Not everyone understands this. That's why a couple of months ago we had the idiocy of US airstrikes on the border. Or the lunacy of firefights between undeclared CIA agents in Karachi who felt free to blast away at Pakistani agents in a busy street. The weird gullibility of the Americans groping to make contact with ‘moderates’ in the hope of doing a deal that somehow excludes the insurgents who are actually fighting this war.

Whatever results from bringing the killing to a stop won't be pretty. But it will be better than the way things are today.

Those who object to cutting a deal, like the US military officers who want to continue the fight, are living in a la-la world of make-believe. For a start, there's virtually nothing worth defending in the corrupt regime that supposedly administers Afghanistan. Secondly, although Pakistan’s hands aren't clean and there are highly objectionable elements within that country that are supporting the insurgency, we need to find peace. Islamabad wants peace as well. It's time for pragmatism. This means it's time to make a deal.

China has adopted this approach and it’s now locking in important resources contracts with people in Afghanistan. Everything has its price. Even the local warlords are for hire; it's just a matter of bargaining to get an agreed fare. It simply requires the right mindset.

The frustrated US colonel discovered – it seems to have come as a surprise to him – that Afghan soldiers don't want to die. He thought they should be motivated enough to charge the enemy. They aren't. No Afghan is going to sacrifice their life to achieve American objectives. It's difficult to see why Australians should die while Washington gropes its way towards negotiations. A peace has to be brokered – the sooner the better.

No one, you notice, is talking about winning. Apart from a few deluded people who don't, or won't understand the reality on the ground. While we were cycling through the different versions of counterinsurgency campaigning it became obvious that the cost of victory is too great. Let's put this war to bed.

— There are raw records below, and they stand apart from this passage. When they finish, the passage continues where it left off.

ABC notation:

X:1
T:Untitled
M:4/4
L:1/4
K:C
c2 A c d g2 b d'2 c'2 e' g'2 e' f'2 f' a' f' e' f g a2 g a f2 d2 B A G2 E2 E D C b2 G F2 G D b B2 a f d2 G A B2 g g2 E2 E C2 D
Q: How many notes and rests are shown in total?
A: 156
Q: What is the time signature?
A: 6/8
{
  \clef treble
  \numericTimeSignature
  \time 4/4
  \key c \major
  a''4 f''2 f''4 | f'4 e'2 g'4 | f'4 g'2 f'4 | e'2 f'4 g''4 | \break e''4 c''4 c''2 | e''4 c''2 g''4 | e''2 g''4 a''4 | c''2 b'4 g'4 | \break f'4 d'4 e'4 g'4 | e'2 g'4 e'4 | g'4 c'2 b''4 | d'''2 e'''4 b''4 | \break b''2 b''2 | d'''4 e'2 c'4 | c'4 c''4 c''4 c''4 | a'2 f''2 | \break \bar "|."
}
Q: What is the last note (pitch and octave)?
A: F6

Our politicians aren't dealing with the truth. Julia Gillard proclaims we'll be there till 2020 while Tony Abbott spends his time dressing up and running round in bomb-disposal uniforms so that no one can ask him hard questions that he knows he can't answer. The reality is Australia's strategy is to wait until America finds a way out.

1 comment:

  1. Nick its long been a thought that in addition to your undoubted journalistic skills (and former military career leading a troop of APCs) you would have made a formidable foreign affairs/defence ministerial adviser. A lot more sense in your column than all the media conferences held by the current Federal Government on this topic.